Work required: Transcribe, word for word, all of the entries below, and exclude any pictures from the copy.

■ ■ ■ ■

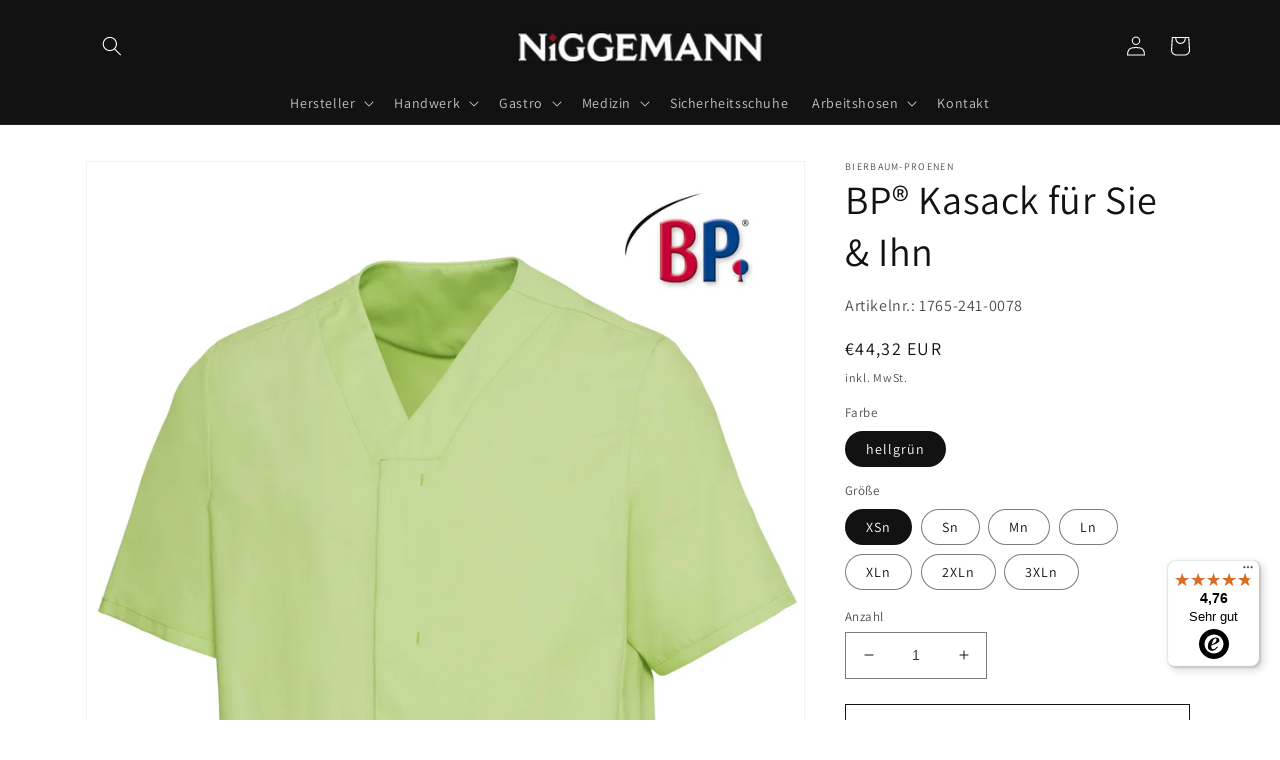

--- FILE ---
content_type: text/javascript
request_url: https://niggemann-berufsbekleidung.de/cdn/shop/t/1/assets/meta-fields-handler.js?v=94897649539756974311652774576
body_size: -618
content:
for(var divsToHide=document.getElementsByClassName("product__accordion"),i=0;i<divsToHide.length;i++){var metaContent=divsToHide[i].getElementsByClassName("accordion__content")[0];metaContent.innerHTML.trim().length===0&&(divsToHide[i].style.visibility="hidden",divsToHide[i].style.display="none")}
//# sourceMappingURL=/cdn/shop/t/1/assets/meta-fields-handler.js.map?v=94897649539756974311652774576


--- FILE ---
content_type: text/javascript
request_url: https://widgets.trustedshops.com/js/X68D5047A335434F77E419A5FD9727F99.js
body_size: 1436
content:
((e,t)=>{const a={shopInfo:{tsId:"X68D5047A335434F77E419A5FD9727F99",name:"niggemann-berufsbekleidung.de",url:"niggemann-berufsbekleidung.de",language:"de",targetMarket:"DEU",ratingVariant:"WIDGET",eTrustedIds:{accountId:"acc-c8676514-c3c3-4bf3-8999-fcb297b55de9",channelId:"chl-f5a9d98d-94f9-43ae-a155-afe983fac845"},buyerProtection:{certificateType:"CLASSIC",certificateState:"INTEGRATION",mainProtectionCurrency:"EUR",classicProtectionAmount:100,maxProtectionDuration:30,plusProtectionAmount:2e4,basicProtectionAmount:100},reviewSystem:{rating:{averageRating:4.76,averageRatingCount:45,overallRatingCount:85,distribution:{oneStar:2,twoStars:0,threeStars:1,fourStars:1,fiveStars:41}},reviews:[{average:5,buyerStatement:"Gute Qualität und pünktlich zugestellt",rawChangeDate:"2025-12-01T07:25:28.000Z",changeDate:"1.12.2025",transactionDate:"24.11.2025"},{average:5,buyerStatement:"Perfekter sitz. Angenehmes tragegefühl",rawChangeDate:"2025-11-16T09:01:11.000Z",changeDate:"16.11.2025",transactionDate:"5.11.2025"},{average:5,buyerStatement:"Der Bestellvorgang ist unkompliziert, ebenso die Bezahlung. Die Lieferung kam schnell und vollständig. Die Latzhose ist wie beschrieben und passt perfekt. Gerne wieder.",rawChangeDate:"2025-11-12T08:58:31.000Z",changeDate:"12.11.2025",transactionDate:"5.11.2025"}]},features:["REVIEWS_AUTO_COLLECTION","MARS_QUESTIONNAIRE","MARS_PUBLIC_QUESTIONNAIRE","MARS_REVIEWS","MARS_EVENTS","DISABLE_REVIEWREQUEST_SENDING","GUARANTEE_RECOG_CLASSIC_INTEGRATION","SHOP_CONSUMER_MEMBERSHIP"],consentManagementType:"OFF",urls:{profileUrl:"https://www.trustedshops.de/bewertung/info_X68D5047A335434F77E419A5FD9727F99.html",profileUrlLegalSection:"https://www.trustedshops.de/bewertung/info_X68D5047A335434F77E419A5FD9727F99.html#legal-info",reviewLegalUrl:"https://help.etrusted.com/hc/de/articles/23970864566162"},contractStartDate:"2020-04-30 00:00:00",shopkeeper:{name:"Niggemann Mode & Beruf GmbH & Co. KG",street:"Hauptstr. 80",country:"DE",city:"Leverkusen",zip:"51373"},displayVariant:"reviews-only",variant:"reviews-only",twoLetterCountryCode:"DE"},"process.env":{STAGE:"prod"},externalConfig:{trustbadgeScriptUrl:"https://widgets.trustedshops.com/assets/trustbadge.js",cdnDomain:"widgets.trustedshops.com"},elementIdSuffix:"-98e3dadd90eb493088abdc5597a70810",buildTimestamp:"2025-12-22T05:31:16.392Z",buildStage:"prod"},r=a=>{const{trustbadgeScriptUrl:r}=a.externalConfig;let n=t.querySelector(`script[src="${r}"]`);n&&t.body.removeChild(n),n=t.createElement("script"),n.src=r,n.charset="utf-8",n.setAttribute("data-type","trustbadge-business-logic"),n.onerror=()=>{throw new Error(`The Trustbadge script could not be loaded from ${r}. Have you maybe selected an invalid TSID?`)},n.onload=()=>{e.trustbadge?.load(a)},t.body.appendChild(n)};"complete"===t.readyState?r(a):e.addEventListener("load",(()=>{r(a)}))})(window,document);

--- FILE ---
content_type: text/plain
request_url: https://www.google-analytics.com/j/collect?v=1&_v=j102&a=1011137970&t=pageview&_s=1&dl=https%3A%2F%2Fniggemann-berufsbekleidung.de%2Fproducts%2Fbp%25C2%25AE-kasack-fur-sie-ihn-1765-241-0078&ul=en-us%40posix&dt=BP%C2%AE%20Kasack%20f%C3%BCr%20Sie%20%26%20Ihn%20%E2%80%93%20Niggemann%20Berufsbekleidung&sr=1280x720&vp=1280x720&_u=YEBAAAABAAAAAC~&jid=1433449781&gjid=1522877031&cid=483352121.1766381787&tid=UA-127764432-1&_gid=2021073009.1766381787&_r=1&_slc=1&gtm=45He5ca1n81NZ862Z2v79992725za200zd79992725&gcd=13l3l3l3l1l1&dma=0&tag_exp=102015666~103116026~103200004~104527906~104528501~104684208~104684211~105391253~115583767~115938466~115938468~116184927~116184929~116251938~116251940&z=1040457808
body_size: -454
content:
2,cG-0MPSTBGFBL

■ ■ ■ ■

Solution for this problem:
--- FILE ---
content_type: text/javascript
request_url: https://niggemann-berufsbekleidung.de/cdn/shop/t/1/assets/meta-fields-handler.js?v=94897649539756974311652774576
body_size: -618
content:
for(var divsToHide=document.getElementsByClassName("product__accordion"),i=0;i<divsToHide.length;i++){var metaContent=divsToHide[i].getElementsByClassName("accordion__content")[0];metaContent.innerHTML.trim().length===0&&(divsToHide[i].style.visibility="hidden",divsToHide[i].style.display="none")}
//# sourceMappingURL=/cdn/shop/t/1/assets/meta-fields-handler.js.map?v=94897649539756974311652774576


--- FILE ---
content_type: text/javascript
request_url: https://widgets.trustedshops.com/js/X68D5047A335434F77E419A5FD9727F99.js
body_size: 1436
content:
((e,t)=>{const a={shopInfo:{tsId:"X68D5047A335434F77E419A5FD9727F99",name:"niggemann-berufsbekleidung.de",url:"niggemann-berufsbekleidung.de",language:"de",targetMarket:"DEU",ratingVariant:"WIDGET",eTrustedIds:{accountId:"acc-c8676514-c3c3-4bf3-8999-fcb297b55de9",channelId:"chl-f5a9d98d-94f9-43ae-a155-afe983fac845"},buyerProtection:{certificateType:"CLASSIC",certificateState:"INTEGRATION",mainProtectionCurrency:"EUR",classicProtectionAmount:100,maxProtectionDuration:30,plusProtectionAmount:2e4,basicProtectionAmount:100},reviewSystem:{rating:{averageRating:4.76,averageRatingCount:45,overallRatingCount:85,distribution:{oneStar:2,twoStars:0,threeStars:1,fourStars:1,fiveStars:41}},reviews:[{average:5,buyerStatement:"Gute Qualität und pünktlich zugestellt",rawChangeDate:"2025-12-01T07:25:28.000Z",changeDate:"1.12.2025",transactionDate:"24.11.2025"},{average:5,buyerStatement:"Perfekter sitz. Angenehmes tragegefühl",rawChangeDate:"2025-11-16T09:01:11.000Z",changeDate:"16.11.2025",transactionDate:"5.11.2025"},{average:5,buyerStatement:"Der Bestellvorgang ist unkompliziert, ebenso die Bezahlung. Die Lieferung kam schnell und vollständig. Die Latzhose ist wie beschrieben und passt perfekt. Gerne wieder.",rawChangeDate:"2025-11-12T08:58:31.000Z",changeDate:"12.11.2025",transactionDate:"5.11.2025"}]},features:["REVIEWS_AUTO_COLLECTION","MARS_QUESTIONNAIRE","MARS_PUBLIC_QUESTIONNAIRE","MARS_REVIEWS","MARS_EVENTS","DISABLE_REVIEWREQUEST_SENDING","GUARANTEE_RECOG_CLASSIC_INTEGRATION","SHOP_CONSUMER_MEMBERSHIP"],consentManagementType:"OFF",urls:{profileUrl:"https://www.trustedshops.de/bewertung/info_X68D5047A335434F77E419A5FD9727F99.html",profileUrlLegalSection:"https://www.trustedshops.de/bewertung/info_X68D5047A335434F77E419A5FD9727F99.html#legal-info",reviewLegalUrl:"https://help.etrusted.com/hc/de/articles/23970864566162"},contractStartDate:"2020-04-30 00:00:00",shopkeeper:{name:"Niggemann Mode & Beruf GmbH & Co. KG",street:"Hauptstr. 80",country:"DE",city:"Leverkusen",zip:"51373"},displayVariant:"reviews-only",variant:"reviews-only",twoLetterCountryCode:"DE"},"process.env":{STAGE:"prod"},externalConfig:{trustbadgeScriptUrl:"https://widgets.trustedshops.com/assets/trustbadge.js",cdnDomain:"widgets.trustedshops.com"},elementIdSuffix:"-98e3dadd90eb493088abdc5597a70810",buildTimestamp:"2025-12-22T05:31:16.392Z",buildStage:"prod"},r=a=>{const{trustbadgeScriptUrl:r}=a.externalConfig;let n=t.querySelector(`script[src="${r}"]`);n&&t.body.removeChild(n),n=t.createElement("script"),n.src=r,n.charset="utf-8",n.setAttribute("data-type","trustbadge-business-logic"),n.onerror=()=>{throw new Error(`The Trustbadge script could not be loaded from ${r}. Have you maybe selected an invalid TSID?`)},n.onload=()=>{e.trustbadge?.load(a)},t.body.appendChild(n)};"complete"===t.readyState?r(a):e.addEventListener("load",(()=>{r(a)}))})(window,document);

--- FILE ---
content_type: text/plain
request_url: https://www.google-analytics.com/j/collect?v=1&_v=j102&a=1011137970&t=pageview&_s=1&dl=https%3A%2F%2Fniggemann-berufsbekleidung.de%2Fproducts%2Fbp%25C2%25AE-kasack-fur-sie-ihn-1765-241-0078&ul=en-us%40posix&dt=BP%C2%AE%20Kasack%20f%C3%BCr%20Sie%20%26%20Ihn%20%E2%80%93%20Niggemann%20Berufsbekleidung&sr=1280x720&vp=1280x720&_u=YEBAAAABAAAAAC~&jid=1433449781&gjid=1522877031&cid=483352121.1766381787&tid=UA-127764432-1&_gid=2021073009.1766381787&_r=1&_slc=1&gtm=45He5ca1n81NZ862Z2v79992725za200zd79992725&gcd=13l3l3l3l1l1&dma=0&tag_exp=102015666~103116026~103200004~104527906~104528501~104684208~104684211~105391253~115583767~115938466~115938468~116184927~116184929~116251938~116251940&z=1040457808
body_size: -454
content:
2,cG-0MPSTBGFBL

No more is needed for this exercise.